Plastic waste that poisons people, animals, and the environment

According to reports of organisations such as Human Rights Watch, the main problem is the lack of checks on whether the recycling process is actually carried out according to European standards. Buyers in Turkey have a great interest in importing as much of the waste as possible, as it is a lucrative business. On the part of the European waste management companies, there are often only superficial checks to see whether the buyers are actually suitable for disposing of the waste properly. Some waste ends up in temporary storage facilities, where it is simply incinerated.

Waste that causes illness

In addition, only pure plastic is allowed to be shipped to Turkey, but often this is not the case. The packaging is often not made of pure plastic, but of a plastic-mixture. Among other things, it contains flame retardants, plasticisers and carcinogenic dyes. The combustion of these substances potentiates their carcinogenic effect.

The majority of the exported waste is also industrial waste. This means that environmentally conscious citizens in Germany and other EU countries who reduce their plastic waste can hardly make a difference here. As is often the case, there is a lack of political measures to stop the plastic problem.

Waste on the beaches and in the sea

Another problem: even before the rapid increase in plastic waste imports, Turkey was not keeping up with recycling its own waste. Turkish streets, beaches and the sea have been covered with waste for years. Turkey's coastal regions on the Mediterranean Sea, for example, were among the worst littered with plastic waste in the world in 2019.

I was able to witness this immense plastic waste pollution myself every year when I spent the summer with my family in Ayvalık, a small coastal town on the Turkish Aegean.
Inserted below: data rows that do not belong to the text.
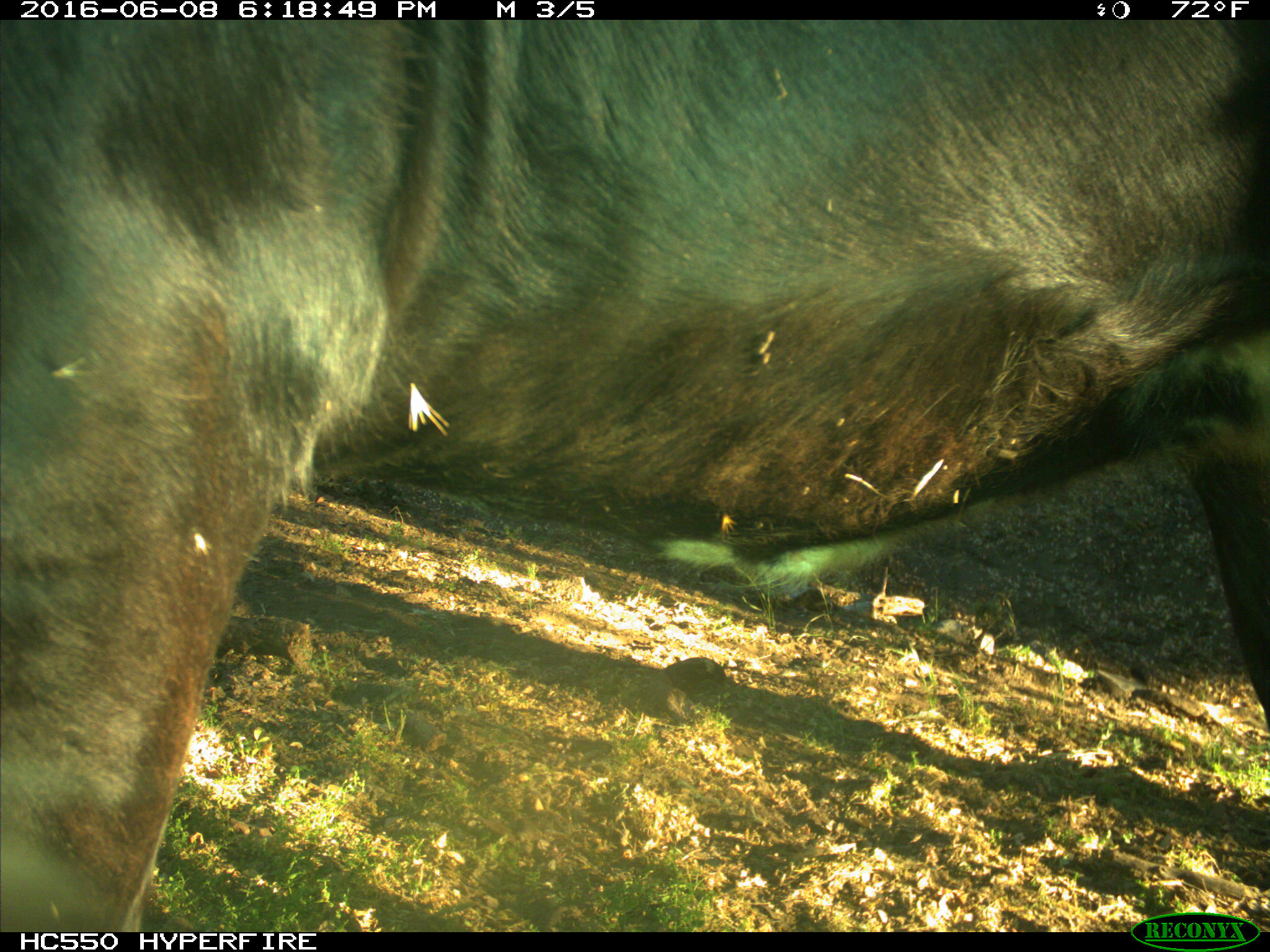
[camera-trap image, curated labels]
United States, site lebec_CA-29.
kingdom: Animalia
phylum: Chordata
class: Mammalia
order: Artiodactyla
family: Bovidae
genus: Bos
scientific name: Bos taurus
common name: domestic cow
Bos taurus (domestic cow).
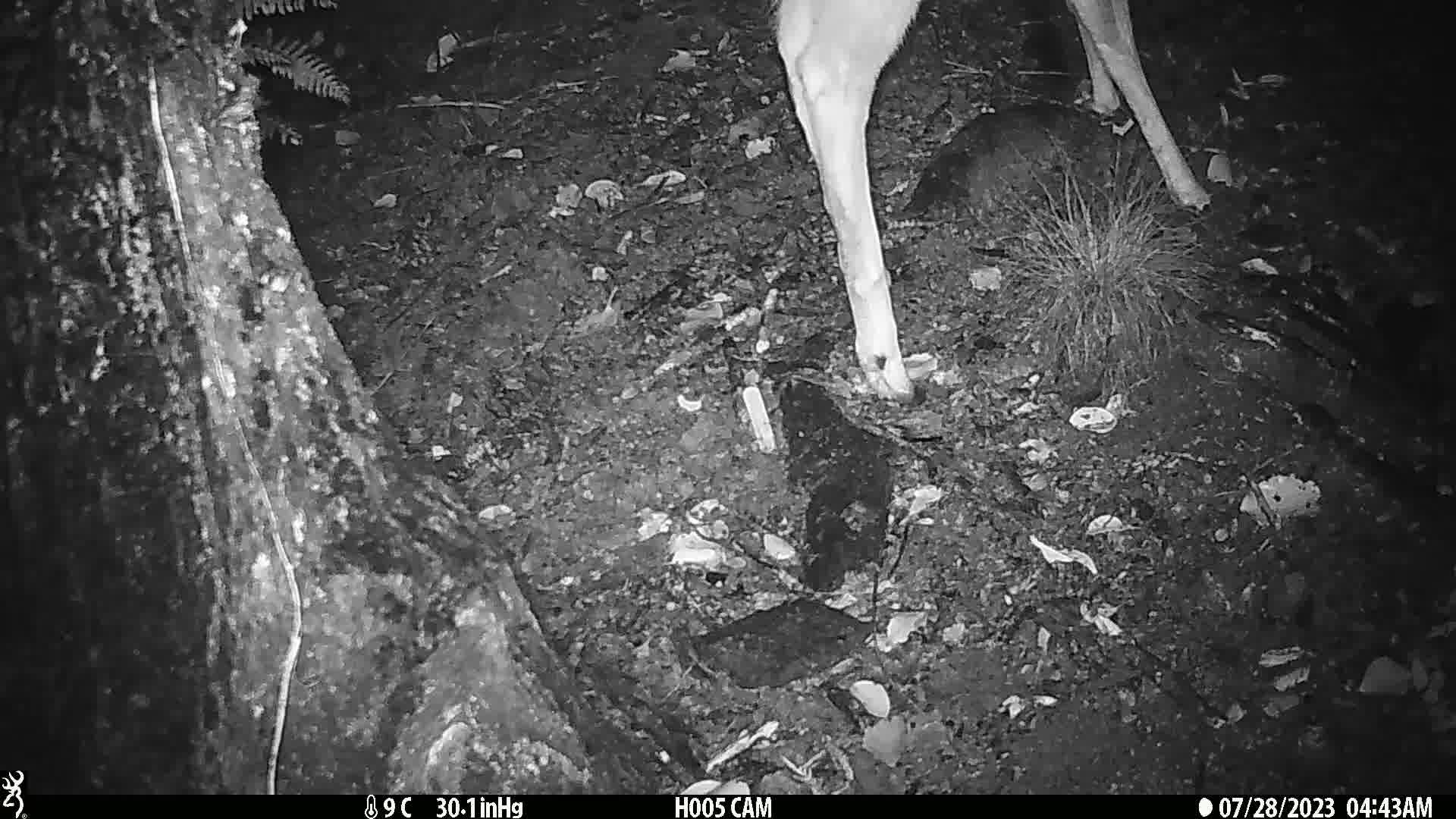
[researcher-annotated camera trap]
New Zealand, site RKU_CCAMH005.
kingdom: Animalia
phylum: Chordata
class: Mammalia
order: Artiodactyla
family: Cervidae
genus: Odocoileus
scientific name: Odocoileus virginianus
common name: white-tailed deer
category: white tailed deer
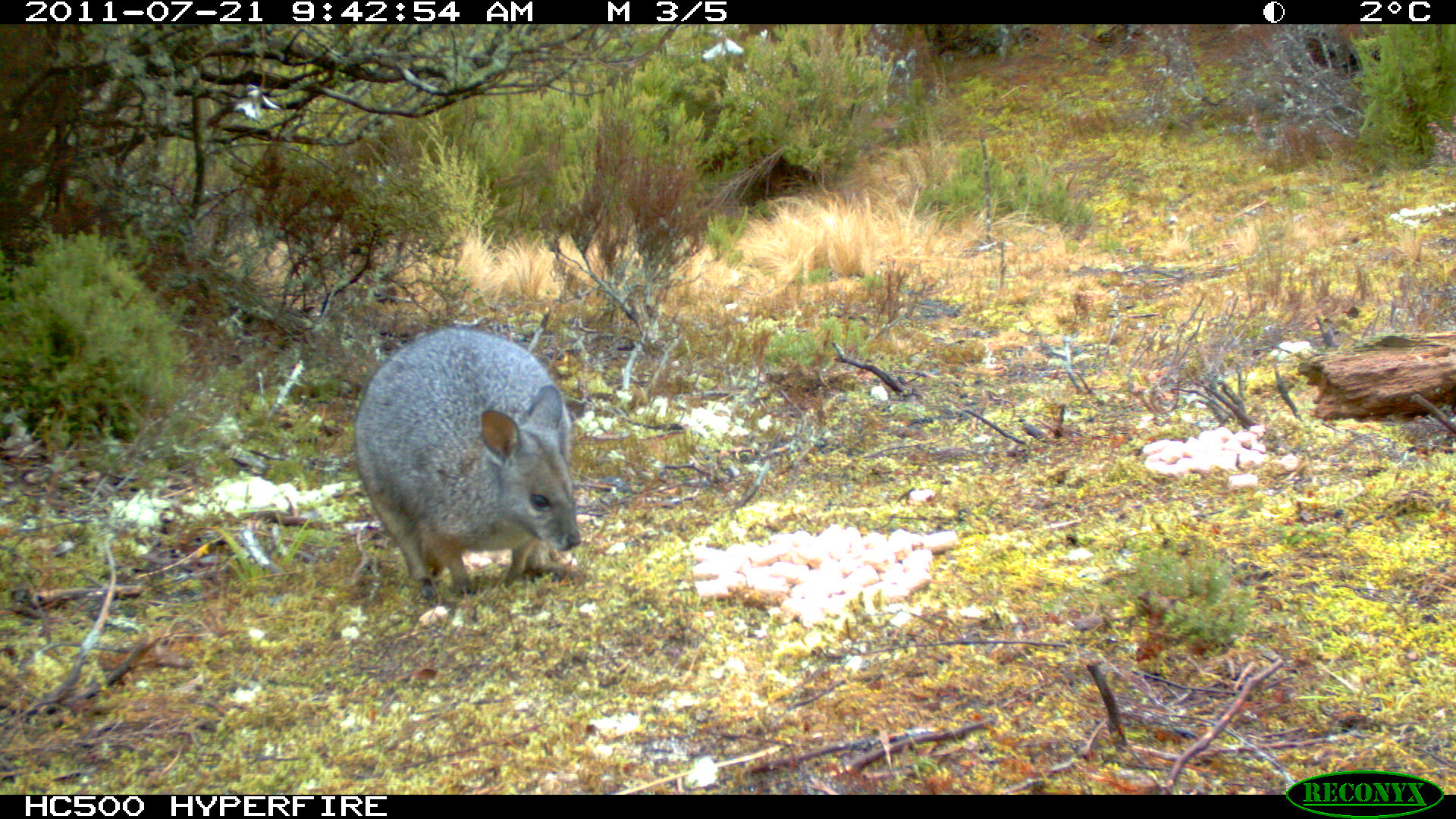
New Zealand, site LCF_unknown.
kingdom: Animalia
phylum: Chordata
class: Mammalia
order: Diprotodontia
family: Macropodidae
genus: Notamacropus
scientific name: Notamacropus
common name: wallaby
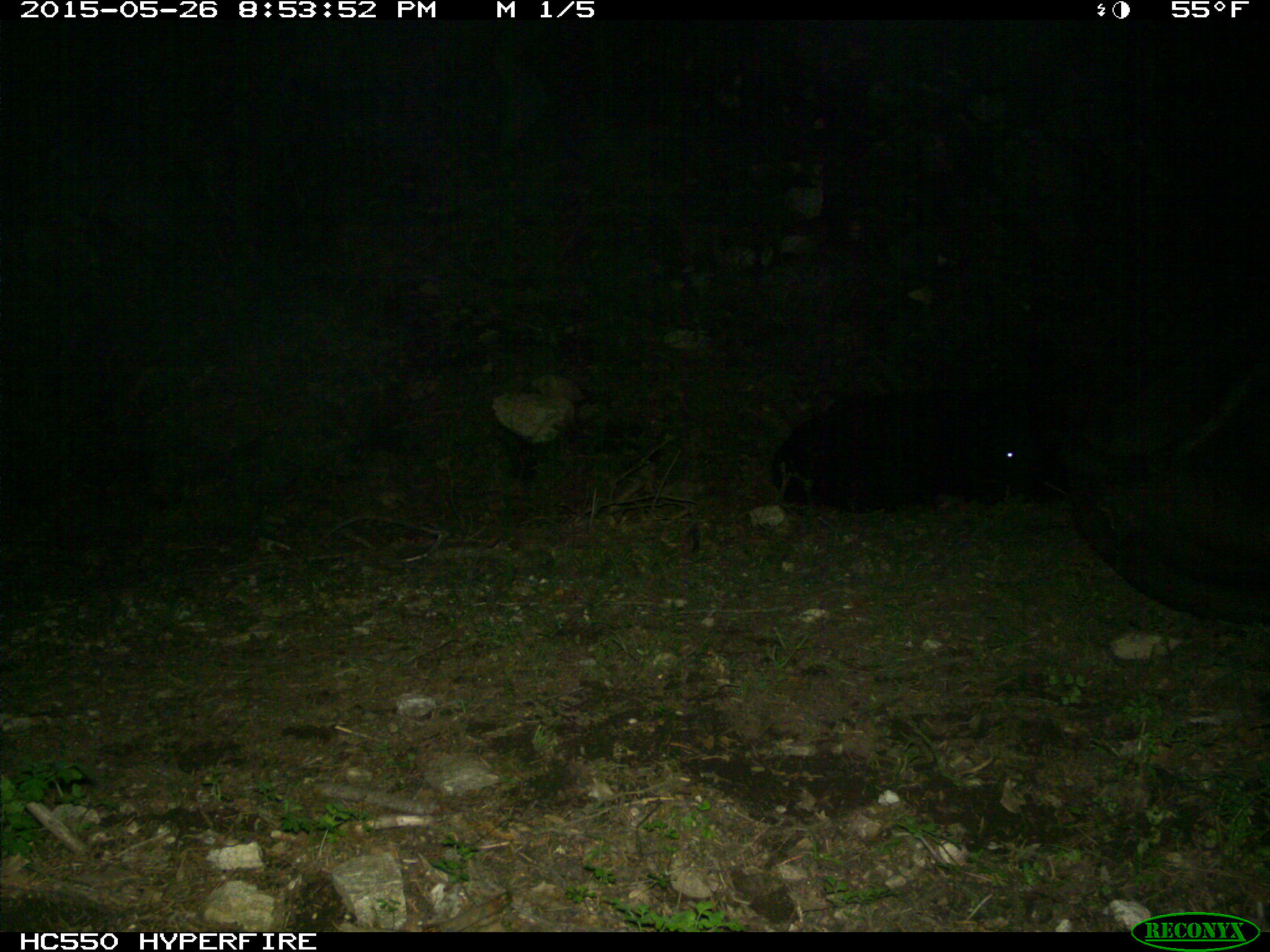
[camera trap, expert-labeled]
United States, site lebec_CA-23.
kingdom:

There you could walk the beaches several times a day, collect rubbish and find new plastic waste after only a few hours every time you walked along the beach. My cousins Ella and Lara took photos of the plastic waste pollution during one of these beach walks.

The fact that the beaches are so quickly littered with plastic again is also due to the fact that it is often very windy in coastal regions like Ayvalık. If the rubbish is not disposed of correctly, the wind carries it everywhere – onto the beaches and into the sea. There, fish and other marine life ultimately die from eating the plastic waste, as organisations like WWF report.

New EU law

A new EU law could put an end to the massive export of plastic waste in the future. For example, on 17 January, members of the European Parliament voted in favour of a law to ban the export of plastic waste to non-OECD countries, such as Indonesia.

Further, the law should also have a positive impact on countries that are members of the OECD, such as Turkey, by phasing out exports to those countries within four years. The EU Council has yet to vote on the law. If the law passes, this could have a positive effect.

Organisations such as Greenpeace however have always demanded that reusable systems be expanded in order for masses of plastic waste not to arise in the first place. Such waste that cannot be prevented in the future should then be disposed of and recycled under high ecological and social standards. These could be approaches to make industrial nations like Germany, which have a large share in plastic waste pollution and thus also in CO² emissions, more responsible in the future.